» **Trecho do documento**
--*--
Foi só o ruído das ruas
chegar aos ouvidos da nossa elite governante, que esta reagiu assustada diante
da mobilização contra os aumentos nas tarifas de ônibus que grassava no país.
Inicialmente reagiu de forma dúbia, mas logo exercitou o que melhor sabe fazer:
arrefecer o clamor popular adotando discurso acolhedor à demanda para logo mais
adiante nada fazer a respeito. E assim fica tudo como dantes. Será que dessa
vez funcionará esse surrado estratagema político?
A mobilidade urbana no
contexto do Brasil moderno é um tema em torno do qual as elites se aferraram ao
que existe de mais atrasado em todos os sentidos. Enquanto na saúde o povo
conquistou duramente o SUS, a mobilidade urbana convive com o pior equipamento,
vias e serviço, tudo em meio ao regime de concessão que dá, caso talvez único
no mundo, garantia de exploração por décadas para um punhado de ‘empresários
amigos’ dos governantes da hora, fiéis doadores de ‘contribuições eleitorais’,
em ‘cadeia de corrupção e exploração’ que se fecha em círculo perfeito.
--*--
» **Os dados**
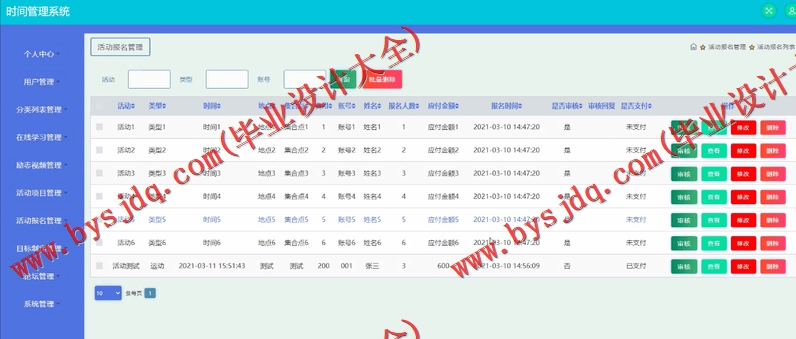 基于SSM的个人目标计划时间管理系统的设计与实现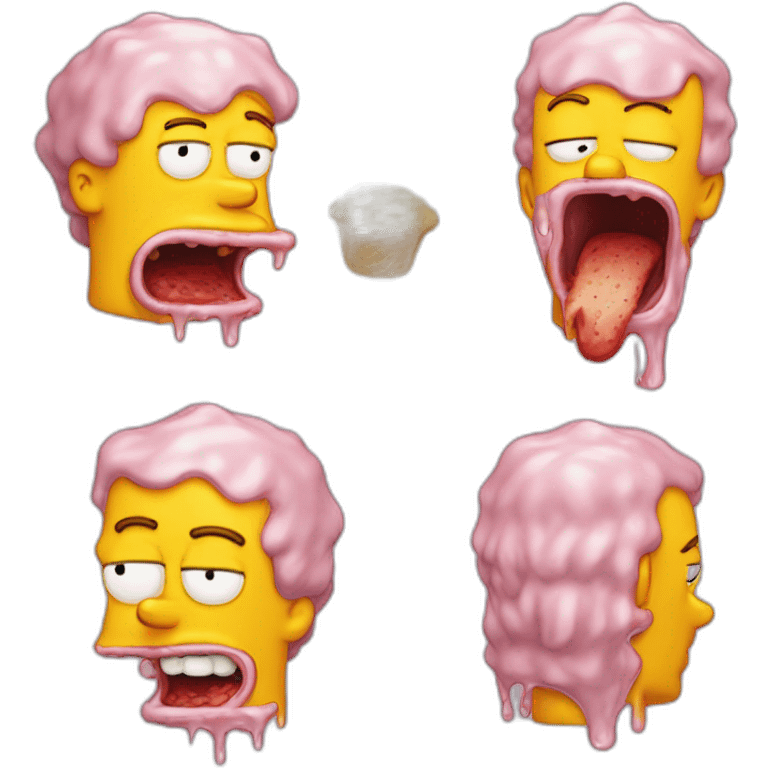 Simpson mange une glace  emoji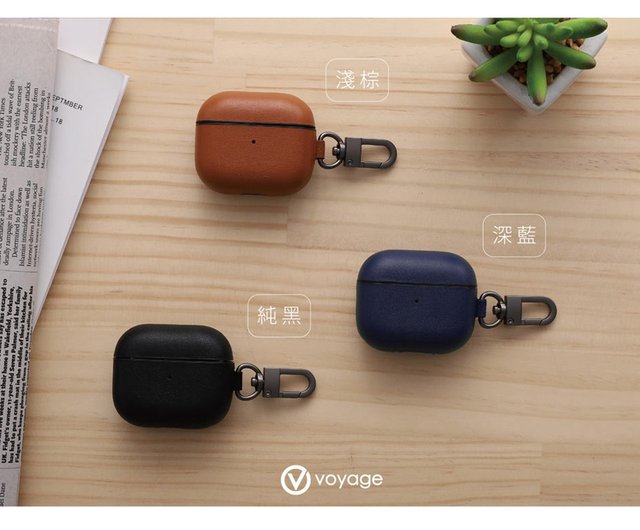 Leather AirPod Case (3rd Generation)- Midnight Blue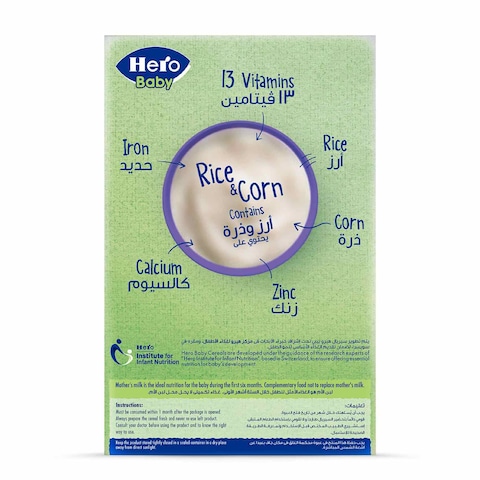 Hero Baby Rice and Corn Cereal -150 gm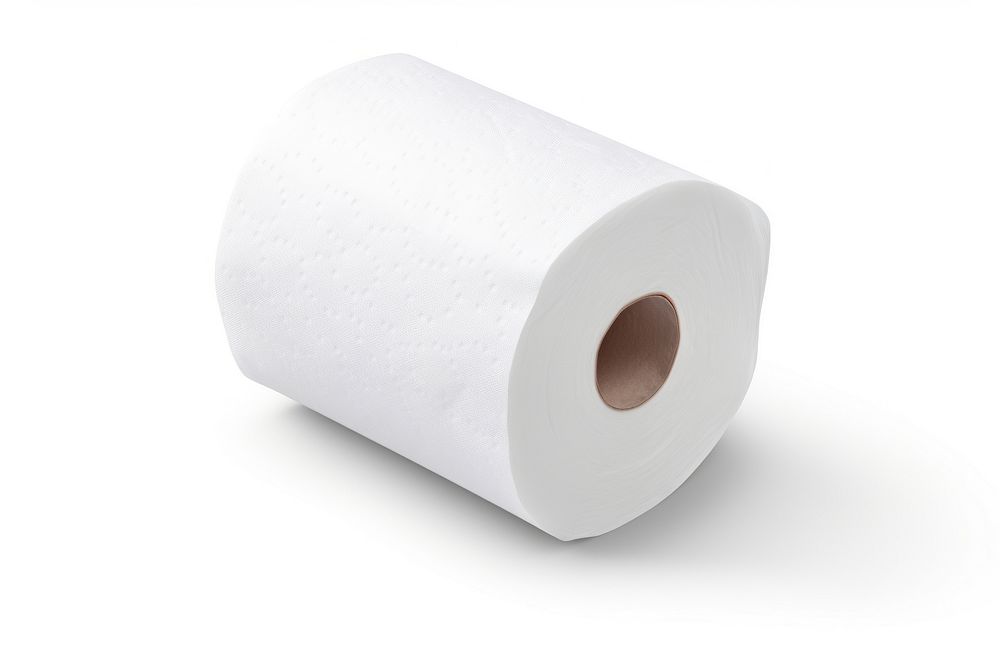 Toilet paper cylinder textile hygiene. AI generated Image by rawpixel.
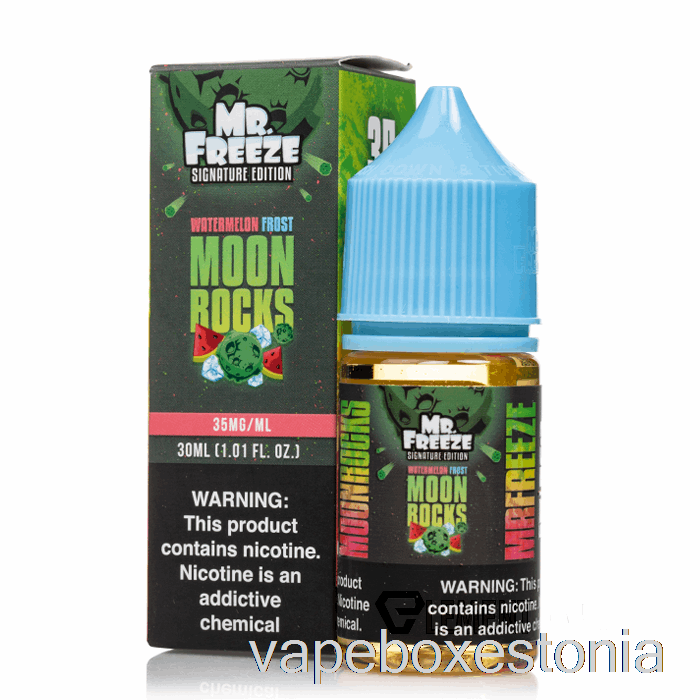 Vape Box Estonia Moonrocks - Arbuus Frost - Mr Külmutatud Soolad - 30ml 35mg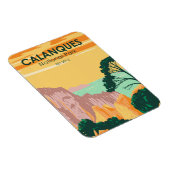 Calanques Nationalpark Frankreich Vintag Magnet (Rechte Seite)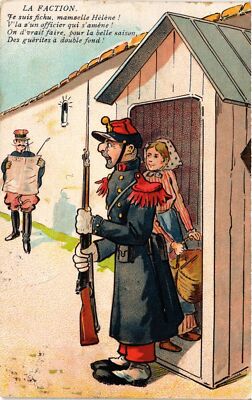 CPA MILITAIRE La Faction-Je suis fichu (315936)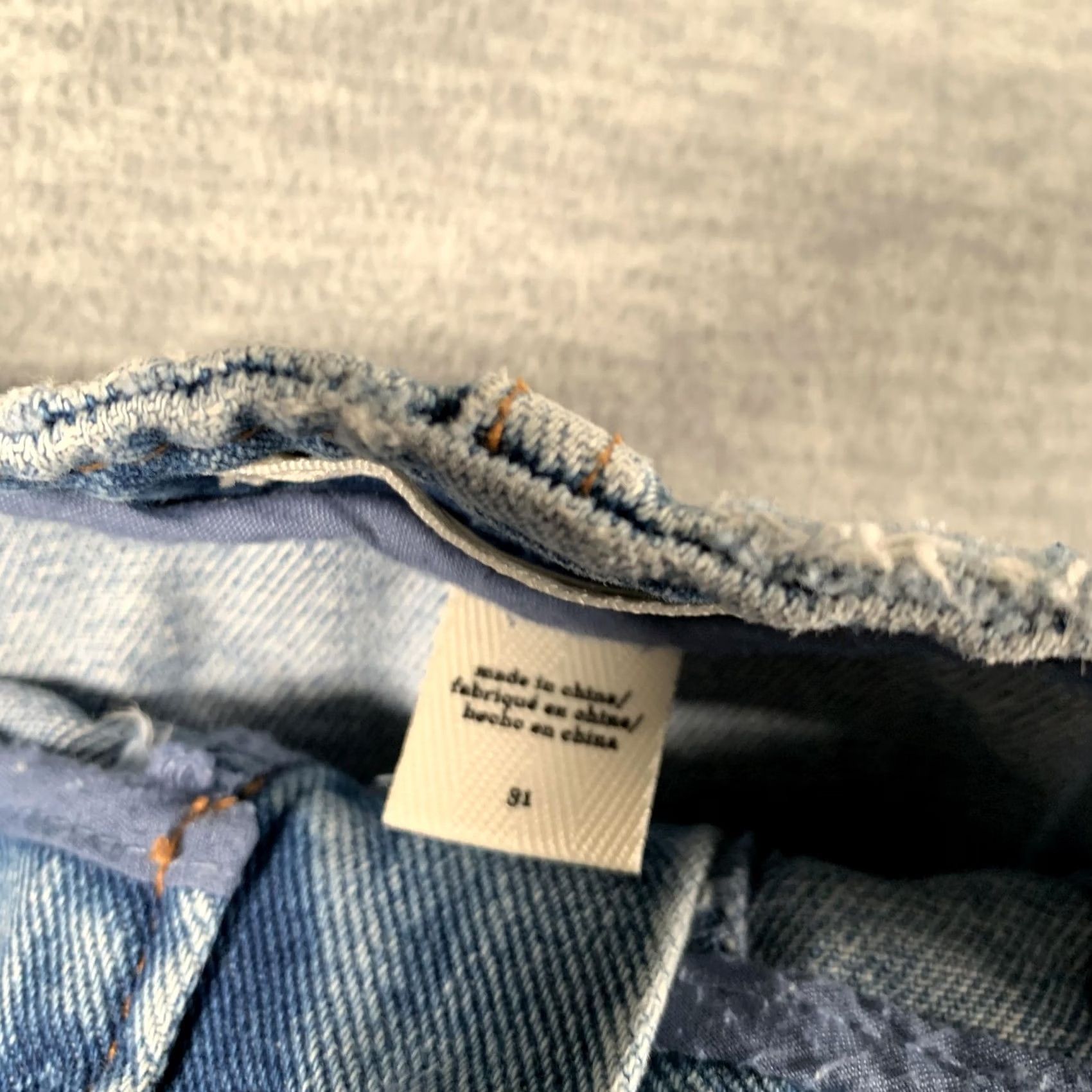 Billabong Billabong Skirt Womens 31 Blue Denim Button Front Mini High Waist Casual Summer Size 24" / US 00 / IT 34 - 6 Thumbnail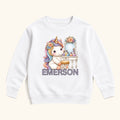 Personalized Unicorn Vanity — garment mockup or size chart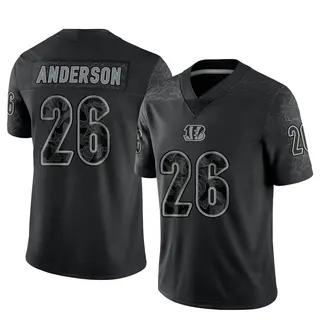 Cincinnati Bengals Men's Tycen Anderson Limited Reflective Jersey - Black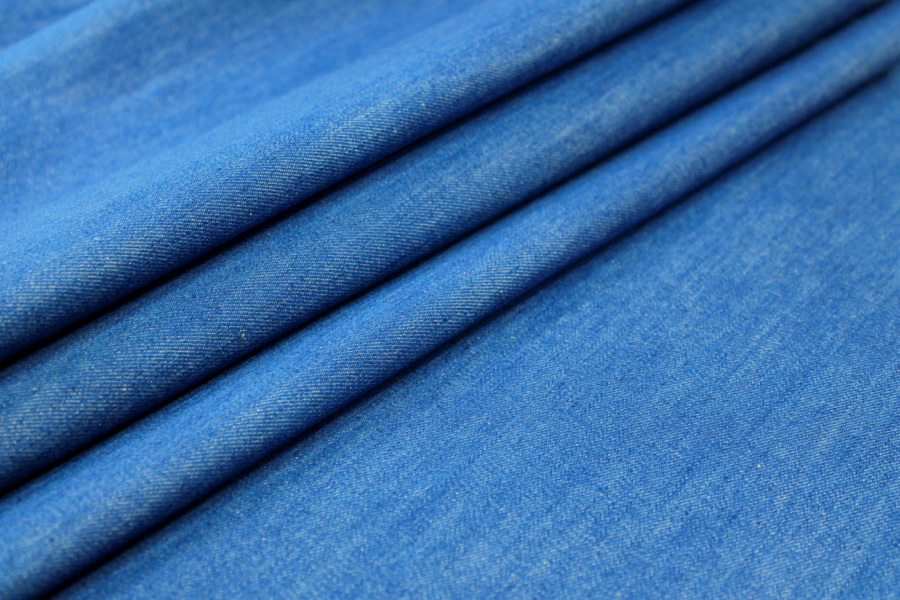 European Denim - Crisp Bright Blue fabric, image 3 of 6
--*--
» **Lista de tarefas**
1) Como você resumiria em duas frases o texto sobre a mobilidade urbana e os protestos contra as tarifas de ônibus?
2) Você pode dar seguimento ao texto sobre a mobilidade urbana e as tarifas de ônibus a partir do ponto em que ele termina?

» **Respostas do exercício**
1) Diante da mobilização contra os aumentos nas tarifas de ônibus, a elite governante reagiu assustada e, após uma reação inicial dúbia, adotou um discurso acolhedor à demanda para depois nada fazer a respeito. Na mobilidade urbana, as elites se aferraram ao que há de mais atrasado, com o pior equipamento, vias e serviço, sob um regime de concessão que garante exploração por décadas a empresários amigos dos governantes e doadores de contribuições eleitorais.

2)
As recentes tentativas de
aumentos de passagens de ônibus, a par do barulho em rechaço a sofrer ainda
mais hiper-exploração, colocaram como nunca a proposta da TARIFA ZERO na ordem
do dia. Em resposta ao povo na rua, assistimos uma série de prefeitos de
governadores acenarem com a diminuição (e não aumento como desejavam fazer) das
atuais tarifas, oferecendo isenções fiscais de diversos tipos, fato que
comprova uma única coisa que ao longo de décadas procuram negar: o transporte
público pode ser oferecido gratuitamente por via de recursos públicos sim,
desde que haja vontade política para tanto, pois recursos há de sobra. De
sobra, pois são investidos em outros lugares que não mobilidade urbana, quesito
que deixa o Brasil bem longe do seu lugar no panteão global do PIB. A ver pelos
estádios de futebol e obras complementares para a Copa 2014 que receberão
dezenas de bilhões de todos os governos ‘unidos pelo futebol profissional’ –
municipais, estaduais e federal, há riqueza material como nunca houve na
história ‘desse país’.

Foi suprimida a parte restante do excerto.